List of tasks:
1. In the YSON documents text, what limit is placed on requests per second?
2. List every action that the YSON documents notebook says it demonstrates.
3. Carry on the text about YSON documents on Tracto from the point where it stops.

Document section:
────────

This notebook contains examples of how to work with [YSON documents](https://ytsaurus.tech/docs/en/user-guide/storage/yson-docs) on Tracto.

Notebooks demonstrates how to:
1. Create a document.
2. Write content to a document.
3. Partially update a document.
4. Partially read a document.


Documents can be used to store small amount of data, for example:
1. Common configuration for operation's runner.
2. Debug metadata about ML training run.
3. Settings for YT-based service (like CHYT).

The document behaves as a whole in terms of Cypress-specific features:
* locks
* owners
* revisions
* creation_time, modification_time and expiration_time
* attributes
* and other features

### Limits

* RPS should be < 1
* Single document should be about some KB.
* The total volume of all user documents must not exceed <10MB.

────────

(Entries drawn from a collection)

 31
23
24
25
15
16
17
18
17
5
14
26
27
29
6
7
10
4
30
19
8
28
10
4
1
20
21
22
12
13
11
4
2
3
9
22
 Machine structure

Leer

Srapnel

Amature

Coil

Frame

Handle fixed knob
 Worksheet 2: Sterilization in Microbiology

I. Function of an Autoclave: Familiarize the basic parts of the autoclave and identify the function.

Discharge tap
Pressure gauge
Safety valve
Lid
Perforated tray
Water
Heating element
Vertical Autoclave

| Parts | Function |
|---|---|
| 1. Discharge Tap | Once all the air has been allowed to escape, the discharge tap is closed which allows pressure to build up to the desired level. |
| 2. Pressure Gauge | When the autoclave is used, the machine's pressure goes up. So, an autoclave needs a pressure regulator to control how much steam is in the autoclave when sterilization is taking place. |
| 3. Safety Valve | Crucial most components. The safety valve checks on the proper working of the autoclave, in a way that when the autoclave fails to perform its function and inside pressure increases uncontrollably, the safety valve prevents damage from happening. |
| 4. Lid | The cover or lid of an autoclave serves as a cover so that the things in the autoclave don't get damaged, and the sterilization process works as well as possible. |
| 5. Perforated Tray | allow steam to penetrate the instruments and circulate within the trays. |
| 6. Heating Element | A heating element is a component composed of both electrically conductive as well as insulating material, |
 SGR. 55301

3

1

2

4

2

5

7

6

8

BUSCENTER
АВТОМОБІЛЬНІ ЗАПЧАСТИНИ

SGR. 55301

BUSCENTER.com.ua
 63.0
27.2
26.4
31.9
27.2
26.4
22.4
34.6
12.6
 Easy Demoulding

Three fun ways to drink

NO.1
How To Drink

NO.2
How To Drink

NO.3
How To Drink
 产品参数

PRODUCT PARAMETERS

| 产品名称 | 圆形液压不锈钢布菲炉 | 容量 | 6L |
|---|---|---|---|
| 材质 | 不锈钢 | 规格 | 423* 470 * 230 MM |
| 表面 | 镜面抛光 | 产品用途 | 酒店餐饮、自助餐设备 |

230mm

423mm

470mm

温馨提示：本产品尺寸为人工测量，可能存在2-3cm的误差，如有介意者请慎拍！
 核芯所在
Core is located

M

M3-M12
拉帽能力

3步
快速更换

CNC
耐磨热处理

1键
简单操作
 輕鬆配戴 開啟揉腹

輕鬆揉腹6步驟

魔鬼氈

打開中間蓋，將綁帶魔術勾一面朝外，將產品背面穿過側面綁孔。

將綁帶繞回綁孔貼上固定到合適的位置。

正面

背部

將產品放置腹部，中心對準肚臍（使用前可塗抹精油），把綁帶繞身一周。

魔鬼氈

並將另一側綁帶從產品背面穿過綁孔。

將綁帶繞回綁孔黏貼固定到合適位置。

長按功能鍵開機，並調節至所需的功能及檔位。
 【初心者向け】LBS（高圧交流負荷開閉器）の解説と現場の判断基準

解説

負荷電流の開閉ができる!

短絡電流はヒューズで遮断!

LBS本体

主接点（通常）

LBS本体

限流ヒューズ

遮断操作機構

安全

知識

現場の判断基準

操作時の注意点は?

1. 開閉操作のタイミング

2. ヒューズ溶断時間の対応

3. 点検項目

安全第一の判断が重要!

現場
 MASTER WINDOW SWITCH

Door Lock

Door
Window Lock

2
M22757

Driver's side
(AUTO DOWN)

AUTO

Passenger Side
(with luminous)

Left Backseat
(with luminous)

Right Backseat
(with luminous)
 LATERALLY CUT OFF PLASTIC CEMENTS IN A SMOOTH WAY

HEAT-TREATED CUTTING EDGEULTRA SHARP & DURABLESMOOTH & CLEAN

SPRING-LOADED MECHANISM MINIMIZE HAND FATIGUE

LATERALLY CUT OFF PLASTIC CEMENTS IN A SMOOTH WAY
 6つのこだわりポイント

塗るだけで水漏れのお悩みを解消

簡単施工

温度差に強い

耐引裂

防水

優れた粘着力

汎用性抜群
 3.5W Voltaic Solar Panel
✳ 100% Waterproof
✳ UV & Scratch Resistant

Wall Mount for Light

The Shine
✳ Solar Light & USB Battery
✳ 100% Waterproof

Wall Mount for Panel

────────

Exercise answers:
1. RPS should be less than 1.

2.
1. Create a document.
2. Write content to a document.
3. Partially update a document.
4. Partially read a document.

3.
In [1]:
from yt import wrapper as yt
import uuid

In [2]:
# configure environment to run this notebooks
import uuid
import yt.wrapper as yt

username = yt.get_user_name()
if yt.exists(f"//sys/users/{username}/@user_info/home_path"):
    # prepare working directory on distributed file system
    user_info = yt.get(f"//sys/users/{yt.get_user_name()}/@user_info")
    homedir = user_info["home_path"]
    # find avaliable vm presets
    cpu_pool_trees = [pool_tree for pool_tree in user_info["available_pool_trees"] if pool_tree.endswith("cpu")] or ["default"]
    h100_pool_trees = [pool_tree for pool_tree in user_info["available_pool_trees"] if pool_tree.endswith("h100")]
    h100_8_pool_trees = [pool_tree for pool_tree in user_info["available_pool_trees"] if pool_tree.endswith("h100-8")]
    workdir = f"{homedir}/tmp/demo_workdir/{uuid.uuid4().hex}"
else:
    cpu_pool_trees = ["default"]
    h100_pool_trees = ["gpu_h100"]
    h100_8_pool_trees = ["gpu_h100"]
    workdir = f"//tmp/examples/{uuid.uuid4().hex}"

yt.create("map_node", workdir, recursive=True, ignore_existing=True)
print("Current working directory:", workdir)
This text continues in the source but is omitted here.